Questions about scene geometry:
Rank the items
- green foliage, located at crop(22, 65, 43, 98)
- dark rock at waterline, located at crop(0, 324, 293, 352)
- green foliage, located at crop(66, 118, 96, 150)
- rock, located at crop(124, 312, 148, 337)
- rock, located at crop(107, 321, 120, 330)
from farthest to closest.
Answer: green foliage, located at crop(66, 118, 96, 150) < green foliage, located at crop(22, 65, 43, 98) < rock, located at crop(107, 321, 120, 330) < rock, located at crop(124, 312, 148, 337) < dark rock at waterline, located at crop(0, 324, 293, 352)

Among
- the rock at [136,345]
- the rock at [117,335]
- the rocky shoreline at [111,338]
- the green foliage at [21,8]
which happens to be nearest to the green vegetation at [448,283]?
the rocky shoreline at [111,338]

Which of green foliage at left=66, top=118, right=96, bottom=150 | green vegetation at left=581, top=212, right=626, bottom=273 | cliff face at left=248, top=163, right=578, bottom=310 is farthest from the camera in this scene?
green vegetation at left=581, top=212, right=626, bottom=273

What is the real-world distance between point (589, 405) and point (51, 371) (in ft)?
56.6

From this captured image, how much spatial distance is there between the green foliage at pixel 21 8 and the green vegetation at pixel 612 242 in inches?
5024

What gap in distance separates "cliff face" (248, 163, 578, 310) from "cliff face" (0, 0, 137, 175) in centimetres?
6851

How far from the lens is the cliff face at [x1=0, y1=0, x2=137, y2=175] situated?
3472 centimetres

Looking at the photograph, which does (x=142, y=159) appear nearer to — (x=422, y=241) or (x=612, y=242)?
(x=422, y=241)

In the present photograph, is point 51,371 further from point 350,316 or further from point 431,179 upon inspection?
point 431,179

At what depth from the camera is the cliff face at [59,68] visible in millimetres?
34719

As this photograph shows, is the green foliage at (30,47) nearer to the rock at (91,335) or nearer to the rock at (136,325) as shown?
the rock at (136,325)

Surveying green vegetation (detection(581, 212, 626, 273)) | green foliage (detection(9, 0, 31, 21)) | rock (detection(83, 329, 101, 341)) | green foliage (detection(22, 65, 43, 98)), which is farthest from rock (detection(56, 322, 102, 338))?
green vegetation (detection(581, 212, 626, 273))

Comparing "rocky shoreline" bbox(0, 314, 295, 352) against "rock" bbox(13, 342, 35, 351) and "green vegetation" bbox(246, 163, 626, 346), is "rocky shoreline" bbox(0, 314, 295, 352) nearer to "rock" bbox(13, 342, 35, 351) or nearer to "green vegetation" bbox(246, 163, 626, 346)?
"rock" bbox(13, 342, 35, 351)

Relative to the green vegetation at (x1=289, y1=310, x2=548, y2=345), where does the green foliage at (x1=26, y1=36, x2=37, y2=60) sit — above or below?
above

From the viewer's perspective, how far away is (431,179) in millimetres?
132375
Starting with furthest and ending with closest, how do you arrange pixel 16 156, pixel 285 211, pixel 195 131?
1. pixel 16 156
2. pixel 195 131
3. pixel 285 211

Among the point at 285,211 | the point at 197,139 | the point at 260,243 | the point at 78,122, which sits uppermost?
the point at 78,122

EXERCISE GOAL:
Repeat only the lines running from the line that contains "What is the" through the last line above, inclusive.

RESULT OF THIS TASK:
What is the real-world distance between point (589, 405) and point (51, 371) (in ft)?
56.6

From this captured image, how much spatial distance is there between the green foliage at pixel 21 8 and the green vegetation at pixel 612 242 in inches?
5024

What gap in distance separates "cliff face" (248, 163, 578, 310) from "cliff face" (0, 0, 137, 175) in centimetres?
6851

How far from the lens is the cliff face at [x1=0, y1=0, x2=137, y2=175] situated?
3472 centimetres

Looking at the photograph, which does (x=142, y=159) appear nearer to — (x=422, y=241) or (x=612, y=242)?
(x=422, y=241)

In the present photograph, is point 51,371 further from point 350,316 or further from point 431,179 upon inspection?
point 431,179

At what depth from the camera is the cliff face at [59,68] visible in millimetres?
34719

As this photograph shows, is the green foliage at (30,47) nearer to the rock at (91,335) or nearer to the rock at (136,325) as shown?
the rock at (136,325)

Surveying green vegetation (detection(581, 212, 626, 273)) | green foliage (detection(9, 0, 31, 21)) | rock (detection(83, 329, 101, 341)) | green foliage (detection(22, 65, 43, 98)), which is farthest from rock (detection(56, 322, 102, 338))?
green vegetation (detection(581, 212, 626, 273))

Comparing "rocky shoreline" bbox(0, 314, 295, 352) against "rock" bbox(13, 342, 35, 351) and "green vegetation" bbox(246, 163, 626, 346), is "rocky shoreline" bbox(0, 314, 295, 352) nearer to "rock" bbox(13, 342, 35, 351) or nearer to "green vegetation" bbox(246, 163, 626, 346)?
"rock" bbox(13, 342, 35, 351)

Relative to the green vegetation at (x1=289, y1=310, x2=548, y2=345), where does the green foliage at (x1=26, y1=36, x2=37, y2=60) sit — above or below?
above

From the viewer's perspective, how far away is (431,179) in millimetres?
132375
Starting with furthest and ending with closest, how do you arrange pixel 16 156, pixel 285 211, pixel 195 131?
1. pixel 16 156
2. pixel 195 131
3. pixel 285 211

Among the point at 285,211 | the point at 197,139 | the point at 260,243 | the point at 78,122, which sits uppermost?
the point at 78,122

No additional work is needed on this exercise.